Search code examples
pythonpython-rq

Is there a way to submit functions from __main__ using Python RQ


In a similar vein to this question, is there any way to submit a function defined in the same file to python-rq? @GG_Python who asked me to create a new question for this.

Usage example:

# somemodule.py
from redis import Redis
from rq import Queue

def somefunc():
    do_something()

q = Queue(connection=Redis('redis://redis'))
q.enqueue(somefunc)

Yes, I know the answer is to define somefunc in someothermodule.py and then in the above snippet from someothermodule import somefunc, but I really don't want to. Maybe I'm being too much of a stickler for form, but somefunc really belongs in the same file in which it is enqueued (in practice, somefunc takes a docker container name and spawns it). I'd really like the whole thing to be self contained instead of having two modules.

I noticed, digging through python-rq source code, that Queue.enqueue can actually take a string rather than the actual module, so I was hoping I could maybe pass somemodule.somefunc, but no so such luck. Any ideas?


Solution

  • Looking at the source, rq is just checking your function's __module__ attribute, which can be trivially changed. The question is, why does rq restrict you from enqueueing jobs from __main__? There must be some reason, and there is: the function's module must be importable by the worker. __main__ is not, because your main module is not named __main__.py on disk. See "Considerations for Jobs" toward the bottom of this page.

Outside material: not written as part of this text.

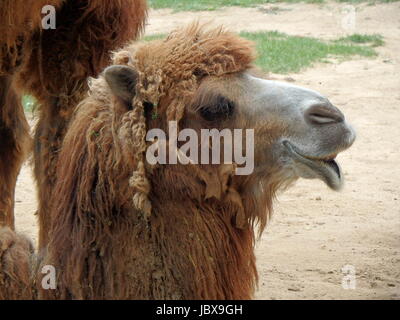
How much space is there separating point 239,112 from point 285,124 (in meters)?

    Also, your script has top-level (non-definition) code in it that will be invoked anew each time it is imported by a worker, which you probably don't want to do, as it will create new queues and fill them with jobs when each worker starts, infinitely. If you want to enqueue a function in your main module, you can and should prevent this recursive behavior with an if __name__ == "__main__" guard.

    If you want to keep the function and its enqueuement in a single module, my suggestion is that you don't put any top-level code in it besides function and/or class definitions. Anything that would be top-level code, write as a function (named e.g. main()). Then write a "dummy" main module that imports your real one and kicks off the processing.

    Example:

    somemodule.py
    from redis import Redis
    from rq import Queue
    
    def somefunc():
        do_something()
    
    def main():
        q = Queue(connection=Redis('redis://redis'))
        q.enqueue(somefunc)
    
    # if the user tried to execute this module, import the right one for them.
    # somemodule is then imported twice, once as __main__ and once as somemodule,
    # which will use a little extra memory and time but is mostly harmless
    if __name__ == "__main__":
        import mainmodule
    
    mainmodule.py
    import somemodule
    somemodule.main()
    

    You could also just change the __module__ attribute of your function to the actual name of your module on disk, so that it can be imported. You can even write a decorator to do this automatically:

    from sys import modules
    from from os.path import basename, splitext
    
    def enqueueable(func):
        if func.__module__ == "__main__":
            func.__module__, _ = splitext(basename(modules["__main__"].__file__))
        return func
    
    @enqueueable
    def somefunc():
        do_something()
    
    if __name__ == "__main__":
        from redis import Redis
        from rq import Queue
    
        q = Queue(connection=Redis('redis://redis'))
        q.enqueue(somefunc)
    

    For simplicity, the decorator assumes your module is a single file importable under its filename with the .py extension stripped off. You could be using a package for your main module, in which things will get more complicated... so don't do that.